Leaving the centre of Great Ilford behind, and in more decorous fashion than that of Will Kemp, we come, past an inn oddly named the "Cauliflower"--probably as a subtle compliment to the abounding market-gardens of the neighbourhood--to the long, straight perspective of the road across Chadwell Heath. Unnumbered acres of new suburban "villa" streets now cover the waste on either side, so that the beginnings of the plain are not so much heath as modern suburb, created by the Great Eastern Railway's suburban stations and by the far-reaching enterprises of land corporations, which here carry on the usual speculations of the speculative builder on a gigantic scale. In acre upon acre of closely-packed streets, each one with a horrible similarity to its neighbour, thousands of the weekly wage-earning clerks, mechanics and artisans of mighty London live and lose their individuality, and pay rent to limited companies. Where the highwayman of a century ago waited impatiently behind the ragged thickets and storm-tossed thorn trees of Chadwell Heath for the traveller, there now rises the modern township of Seven Kings, and midway between Ilford station and that of Chadwell Heath, the recent enormous growth of population on this sometime waste has led to the erection of the new stations of "Seven Kings" and "Goodmayes," while widened lines have been provided for the increased train services. "Seven Kings" is a romantic name, but who those monarchs were, and what they were ever doing on the Heath, which of old was a place more remarkable for cracked skulls than for crowned heads, is impossible to say. Many wits have been at work on the problem, but have been baffled. The natural assumption is that at this spot, marked on old maps as "Seven Kings Watering," the seven monarchs of the Heptarchy met. History, unhappily records no such meeting, but there was no _Court Circular_ in those times, and so many royal foregatherings must have gone unremarked, except locally and in some fashion similar to this. So let us assume the kings met here and watered their horses at the "watering," which was a place where a little stream crossed the road in a watersplash. The stream still crosses the highway, but civilisation has put it in a pipe and tucked it away underground.

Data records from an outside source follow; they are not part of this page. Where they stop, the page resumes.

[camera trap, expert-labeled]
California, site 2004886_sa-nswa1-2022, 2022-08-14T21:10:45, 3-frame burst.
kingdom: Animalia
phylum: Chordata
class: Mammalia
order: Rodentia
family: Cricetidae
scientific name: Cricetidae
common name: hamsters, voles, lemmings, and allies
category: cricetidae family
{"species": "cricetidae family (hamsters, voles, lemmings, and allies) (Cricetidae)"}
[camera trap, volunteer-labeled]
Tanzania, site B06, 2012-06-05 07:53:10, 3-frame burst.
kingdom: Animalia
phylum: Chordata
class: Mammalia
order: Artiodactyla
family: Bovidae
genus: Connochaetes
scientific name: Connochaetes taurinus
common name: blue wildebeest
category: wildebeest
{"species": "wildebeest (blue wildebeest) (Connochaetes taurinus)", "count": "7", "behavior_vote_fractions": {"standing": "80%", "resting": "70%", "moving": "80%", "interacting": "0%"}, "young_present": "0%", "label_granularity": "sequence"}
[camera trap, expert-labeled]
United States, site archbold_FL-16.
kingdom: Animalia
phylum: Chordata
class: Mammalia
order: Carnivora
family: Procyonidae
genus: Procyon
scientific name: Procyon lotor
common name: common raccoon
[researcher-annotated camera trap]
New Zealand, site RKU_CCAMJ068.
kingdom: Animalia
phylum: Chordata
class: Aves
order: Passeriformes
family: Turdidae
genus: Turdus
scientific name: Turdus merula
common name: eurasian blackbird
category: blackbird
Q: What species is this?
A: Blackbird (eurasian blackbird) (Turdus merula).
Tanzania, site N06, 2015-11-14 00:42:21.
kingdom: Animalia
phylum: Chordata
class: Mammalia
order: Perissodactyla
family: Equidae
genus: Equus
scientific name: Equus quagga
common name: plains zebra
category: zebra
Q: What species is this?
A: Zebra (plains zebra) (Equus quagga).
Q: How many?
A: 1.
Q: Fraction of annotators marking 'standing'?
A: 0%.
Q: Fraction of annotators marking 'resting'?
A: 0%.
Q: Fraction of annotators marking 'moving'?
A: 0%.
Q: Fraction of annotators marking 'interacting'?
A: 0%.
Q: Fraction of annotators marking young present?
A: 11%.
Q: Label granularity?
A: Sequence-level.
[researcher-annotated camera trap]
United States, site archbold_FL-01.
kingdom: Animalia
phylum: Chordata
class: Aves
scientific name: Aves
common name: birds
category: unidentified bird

A lane running across the Great Eastern Railway at this point, known as Stoup Lane ("stoup" meaning a boundary-post) marks the boundary of the Ilford and Chadwell wards of Barking parish. Here it was, in 1794, on a night of December, that a King's messenger, James Martin by name, was shot by five footpads. The register of St Edmund's, Romford, records the burial of this unfortunate man on the 14th of that month.
Let us not, however, in view of the more or less grisly dangers that still await belated wayfarers on this road, enlarge too greatly on the lawlessness of old times; for the homeward-bound resident making for his domestic hearth in these new-risen suburbs towards the stroke of ten o'clock is not infrequently startled by the sinister figure of a footpad springing from the ragged hedges of Chadwell Heath and demanding--_not_ his money or his life, as in the old formula, but--a halfpenny! This invariable demand of the nocturnal Chadwell Heath footpads, which argues a pitiful lack of invention on their part, is for half the price of a drink.
"You haven't got a ha'p'ny about you, guv'nor?" asks the threatening tramp.
"No," says the peaceful citizen, anxiously scanning the long perspective of the road for the policeman who ought to be within sight--but is not; "w-what do you want a halfpenny for?"